The ex-NNP government minister feared that administrations, governments would come and go in Grenada but the country “have nowhere going.”

He said the current Congress government of Prime Minister Dickon Mitchell should look at increasing the salaries and benefits to police officers as an inducement to get them out of their current activities to just hustle to bring in more money into their homes.

He urged the administration to give the police officers certain allowances to improve their lives and to stop them from engaging in the type of activities that only serve to destroy the society.

Morale is said to be at an all-time low among police officers under the watch of current head of RGPF, Don McKenzie.

The ex-NNP official also told THE NEW TODAY that the lack of a public transport system has exposed “all our youths and children to private buses and the horrors of private buses and private owners.”

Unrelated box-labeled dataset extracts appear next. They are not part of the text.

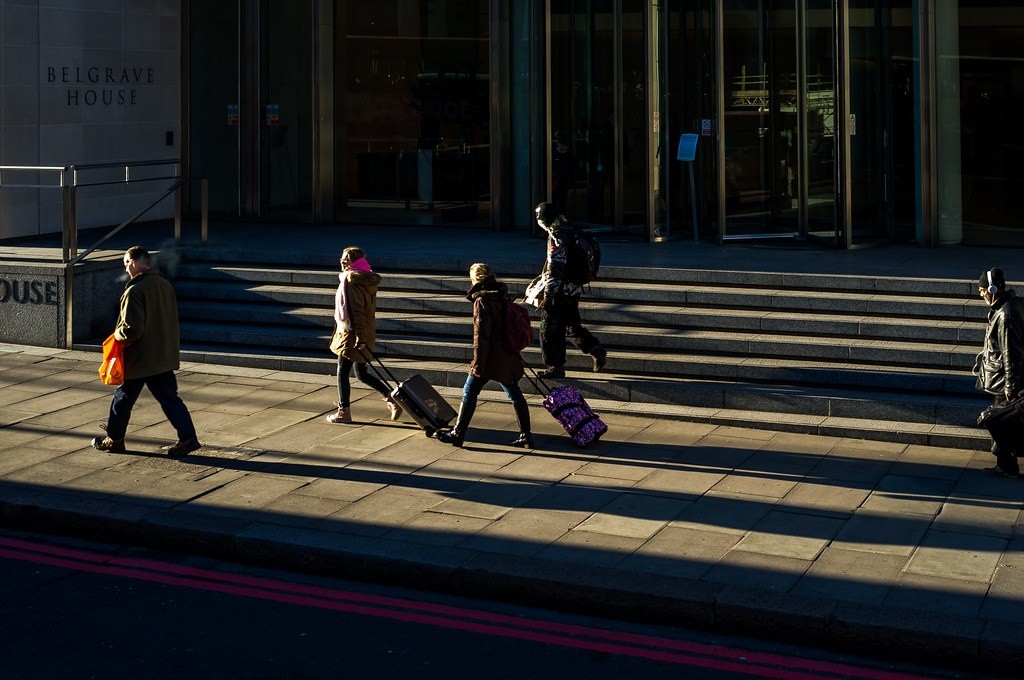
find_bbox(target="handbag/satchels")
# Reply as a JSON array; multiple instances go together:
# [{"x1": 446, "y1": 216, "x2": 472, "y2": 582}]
[
  {"x1": 97, "y1": 334, "x2": 125, "y2": 385},
  {"x1": 522, "y1": 275, "x2": 556, "y2": 308},
  {"x1": 543, "y1": 278, "x2": 582, "y2": 317}
]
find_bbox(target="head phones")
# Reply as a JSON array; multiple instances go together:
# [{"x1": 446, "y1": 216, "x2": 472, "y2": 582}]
[{"x1": 987, "y1": 271, "x2": 998, "y2": 294}]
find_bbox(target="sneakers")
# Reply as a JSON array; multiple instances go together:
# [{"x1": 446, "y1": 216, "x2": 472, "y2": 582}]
[
  {"x1": 592, "y1": 348, "x2": 608, "y2": 372},
  {"x1": 167, "y1": 436, "x2": 202, "y2": 457},
  {"x1": 983, "y1": 466, "x2": 1021, "y2": 478},
  {"x1": 538, "y1": 359, "x2": 566, "y2": 379},
  {"x1": 90, "y1": 423, "x2": 126, "y2": 454}
]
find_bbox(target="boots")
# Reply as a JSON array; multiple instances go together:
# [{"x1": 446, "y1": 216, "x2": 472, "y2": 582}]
[
  {"x1": 326, "y1": 407, "x2": 352, "y2": 423},
  {"x1": 382, "y1": 396, "x2": 403, "y2": 421},
  {"x1": 511, "y1": 403, "x2": 534, "y2": 448},
  {"x1": 435, "y1": 401, "x2": 478, "y2": 447}
]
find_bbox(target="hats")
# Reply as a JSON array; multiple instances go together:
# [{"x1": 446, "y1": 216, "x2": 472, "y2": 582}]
[{"x1": 977, "y1": 267, "x2": 1005, "y2": 288}]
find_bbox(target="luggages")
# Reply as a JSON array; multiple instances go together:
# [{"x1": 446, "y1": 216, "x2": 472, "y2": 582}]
[
  {"x1": 521, "y1": 360, "x2": 608, "y2": 448},
  {"x1": 357, "y1": 341, "x2": 459, "y2": 438}
]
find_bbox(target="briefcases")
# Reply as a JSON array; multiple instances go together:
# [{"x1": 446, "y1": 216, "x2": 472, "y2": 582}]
[{"x1": 976, "y1": 390, "x2": 1024, "y2": 458}]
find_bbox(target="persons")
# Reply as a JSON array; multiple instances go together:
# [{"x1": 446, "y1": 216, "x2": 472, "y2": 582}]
[
  {"x1": 532, "y1": 201, "x2": 608, "y2": 380},
  {"x1": 325, "y1": 247, "x2": 403, "y2": 423},
  {"x1": 435, "y1": 263, "x2": 536, "y2": 449},
  {"x1": 972, "y1": 265, "x2": 1024, "y2": 480},
  {"x1": 90, "y1": 245, "x2": 202, "y2": 458}
]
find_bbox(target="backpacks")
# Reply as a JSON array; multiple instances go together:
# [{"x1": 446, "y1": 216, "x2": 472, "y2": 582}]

He said the private buses have contributed to a deterioration in the discipline of the school children on the island.

He recalled that the use of public buses were initiated by the Grenada United Labour Party (GULP) government of former Prime Minister Eric Gairy and would come to the school and pick up children and drop them back home in their villages.

He said that children would be able to reach home very early from school, do all their house chores and even tend to their animals and still had time to engage in sporting activities in their villages before nightfall.

The ex-government minister lamented that school children are now seen all hours of the day and even late in the day waiting on the side of the road to get a private bus to take them back home.

“Children staying by the road the whole time waiting on the bus and when they reach home it is 6 o’clock.”